Wonder Woman’s head dropped, and her hand covered her face. Suddenly, she looked up, and rage was written large across her face.
“Traitors!” she snarled in a more savage voice than her teammates had ever heard her use. “Assassins!” With all her Amazon strength, she hurled the meeting gavel across the room at the Flash. Even the scarlet speedster barely had time to dodge it before it buried itself in the cavern wall.
“What’s going on?” the Atom cried. “What’s wrong with Wonder Woman?”
“Killers!” Green Lantern suddenly growled, his power ring beam flashing out bright emerald. “Murderers!” Hawkman tried to dodge the beam, but it clipped his right wing, shearing off the tip.
“Wonder Woman! Green Lantern!” Batman cried. “What’s wrong? Why are you doing this?”
“Assassins!” Aquaman cried, throwing a punch at Green Arrow. The stunned archer barely had time to dodge it and took a grazing blow across the jaw.
“Killers!” J’onn J’onzz snarled, his Martian vision flaring out like lasers, almost catching the fast-moving Atom.
“Superman,” Batman said urgently, “something’s affecting our friends’ minds! We’ve got to contain them before they injure themselves or us!”
“Monster!” Superman snarled. “Demon!” And he lunged for the startled Batman.
The Flash whisked the startled Batman out of Superman’s grasp before his mighty fist could strike.
“Thanks for the save,” Batman said. “We’ve got to get out friends under control; find out what happened to them!”
“I hear you,” Flash agreed. “I’ll be right back!”
In a twinkling, the Flash disappeared in the direction of the JLA trophy room. In the blink of an eye he was back with Doctor Light’s light-wave weapon. He used it to shine a beam of concentrated red-solar energy on Superman, weakening him enough for several super-speed karate blows to render him unconscious.
“Everyone follow the Flash’s lead!” called out Batman, rising to the role of leader. “Pick your opponents and render them harmless, but without hurting them if you can avoid it!” To illustrate his own command, Batman quickly whipped off his utility belt, wrapped it around his right fist, and threw a punch at Green Lantern. The emerald gladiator, too enraged to block the blow, took it on the point of his chin and crumpled to the floor.
Green Arrow drew, notched, and fired an arrow at Wonder Woman. Instinctively, the amazon warrior raised her bracelets to deflect it. But the arrow was highly magnetized, and it drew her bracelets together. Her bracelets of submission thus chained together by a man, Wonder Woman sank to her knees, defeated.
Aquaman’s powerful arms closed about Hawkman’s neck and shoulders in a Greco-Roman wrestling grapple. In the ensuing struggle, Hawkman took his anti-gravity belt off his own waist and placed it around Aquaman’s. With Hawkman still in mental control of the belt, it sent Aquaman rocketing toward the ceiling, where his head struck with a loud thump.
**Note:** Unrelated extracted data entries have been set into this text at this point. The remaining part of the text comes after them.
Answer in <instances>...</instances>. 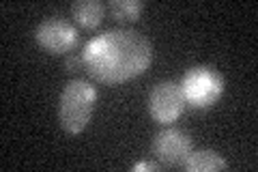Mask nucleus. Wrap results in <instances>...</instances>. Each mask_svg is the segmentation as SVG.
<instances>
[{
    "label": "nucleus",
    "mask_w": 258,
    "mask_h": 172,
    "mask_svg": "<svg viewBox=\"0 0 258 172\" xmlns=\"http://www.w3.org/2000/svg\"><path fill=\"white\" fill-rule=\"evenodd\" d=\"M226 166H228L226 159L217 151H211V149L191 151L183 163V168L187 172H217V170H224Z\"/></svg>",
    "instance_id": "nucleus-7"
},
{
    "label": "nucleus",
    "mask_w": 258,
    "mask_h": 172,
    "mask_svg": "<svg viewBox=\"0 0 258 172\" xmlns=\"http://www.w3.org/2000/svg\"><path fill=\"white\" fill-rule=\"evenodd\" d=\"M97 101V88L86 80H71L60 93L58 121L64 132L80 134L91 121V114Z\"/></svg>",
    "instance_id": "nucleus-2"
},
{
    "label": "nucleus",
    "mask_w": 258,
    "mask_h": 172,
    "mask_svg": "<svg viewBox=\"0 0 258 172\" xmlns=\"http://www.w3.org/2000/svg\"><path fill=\"white\" fill-rule=\"evenodd\" d=\"M161 168V163H155V161H138V163H134V172H140V170H159Z\"/></svg>",
    "instance_id": "nucleus-11"
},
{
    "label": "nucleus",
    "mask_w": 258,
    "mask_h": 172,
    "mask_svg": "<svg viewBox=\"0 0 258 172\" xmlns=\"http://www.w3.org/2000/svg\"><path fill=\"white\" fill-rule=\"evenodd\" d=\"M181 91L185 97V103L194 105V108H209L222 97L224 78L217 69L198 65V67L185 71L181 80Z\"/></svg>",
    "instance_id": "nucleus-3"
},
{
    "label": "nucleus",
    "mask_w": 258,
    "mask_h": 172,
    "mask_svg": "<svg viewBox=\"0 0 258 172\" xmlns=\"http://www.w3.org/2000/svg\"><path fill=\"white\" fill-rule=\"evenodd\" d=\"M153 151L161 166H183L187 155L194 151L191 138L179 127H168L153 140Z\"/></svg>",
    "instance_id": "nucleus-6"
},
{
    "label": "nucleus",
    "mask_w": 258,
    "mask_h": 172,
    "mask_svg": "<svg viewBox=\"0 0 258 172\" xmlns=\"http://www.w3.org/2000/svg\"><path fill=\"white\" fill-rule=\"evenodd\" d=\"M151 41L132 28L103 30L88 41L82 54L88 76L103 84H120L140 76L151 65Z\"/></svg>",
    "instance_id": "nucleus-1"
},
{
    "label": "nucleus",
    "mask_w": 258,
    "mask_h": 172,
    "mask_svg": "<svg viewBox=\"0 0 258 172\" xmlns=\"http://www.w3.org/2000/svg\"><path fill=\"white\" fill-rule=\"evenodd\" d=\"M37 41L45 52L50 54H69L78 45L80 35L78 28L64 18H47L37 26Z\"/></svg>",
    "instance_id": "nucleus-5"
},
{
    "label": "nucleus",
    "mask_w": 258,
    "mask_h": 172,
    "mask_svg": "<svg viewBox=\"0 0 258 172\" xmlns=\"http://www.w3.org/2000/svg\"><path fill=\"white\" fill-rule=\"evenodd\" d=\"M185 110V97L181 91V84L172 80L157 82L149 95V112L161 125H168L181 117Z\"/></svg>",
    "instance_id": "nucleus-4"
},
{
    "label": "nucleus",
    "mask_w": 258,
    "mask_h": 172,
    "mask_svg": "<svg viewBox=\"0 0 258 172\" xmlns=\"http://www.w3.org/2000/svg\"><path fill=\"white\" fill-rule=\"evenodd\" d=\"M64 65H67V71H78L84 65V61H82V56H78V54H67Z\"/></svg>",
    "instance_id": "nucleus-10"
},
{
    "label": "nucleus",
    "mask_w": 258,
    "mask_h": 172,
    "mask_svg": "<svg viewBox=\"0 0 258 172\" xmlns=\"http://www.w3.org/2000/svg\"><path fill=\"white\" fill-rule=\"evenodd\" d=\"M71 13L78 24H82L84 28H95L99 26L106 13V5L101 0H76L71 5Z\"/></svg>",
    "instance_id": "nucleus-8"
},
{
    "label": "nucleus",
    "mask_w": 258,
    "mask_h": 172,
    "mask_svg": "<svg viewBox=\"0 0 258 172\" xmlns=\"http://www.w3.org/2000/svg\"><path fill=\"white\" fill-rule=\"evenodd\" d=\"M108 9L116 22H136L144 9V3L140 0H110Z\"/></svg>",
    "instance_id": "nucleus-9"
}]
</instances>
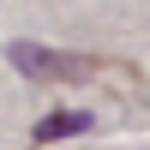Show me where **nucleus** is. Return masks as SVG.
<instances>
[{"mask_svg":"<svg viewBox=\"0 0 150 150\" xmlns=\"http://www.w3.org/2000/svg\"><path fill=\"white\" fill-rule=\"evenodd\" d=\"M90 126V114H48V120H36V138H66V132H84Z\"/></svg>","mask_w":150,"mask_h":150,"instance_id":"obj_2","label":"nucleus"},{"mask_svg":"<svg viewBox=\"0 0 150 150\" xmlns=\"http://www.w3.org/2000/svg\"><path fill=\"white\" fill-rule=\"evenodd\" d=\"M12 66L18 72H30V78H84V60H66V54H48V48H36V42H12Z\"/></svg>","mask_w":150,"mask_h":150,"instance_id":"obj_1","label":"nucleus"}]
</instances>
The Atom, reducing his weight to a few ounces, bounced and leaped around J’onn J’onzz’s head, enraging him. The Martian Manhunter grabbed at the swiftly-moving Atom again and again. The Atom led the rage-blinded Martian out of the meeting room and into the vehicle hangar, where Atom used a remote-control device to start the League’s special jet-craft. The flames spat from the jet afterburners, and J’onn staggered on his feet, weakened. Atom was able to render him unconscious with a single blow at his full 180-pound weight then.
“Good thing we practiced in simulated combat with one another,” Green Arrow noted.
“Our friends were not in their right minds, or we’d never have beaten them that easily,” Batman said. “Let’s get them into the med-lab. I want to know just what made them go off their respective rockers.”
The others silently began carting their comrades into the sick bay. They, too, wanted answers.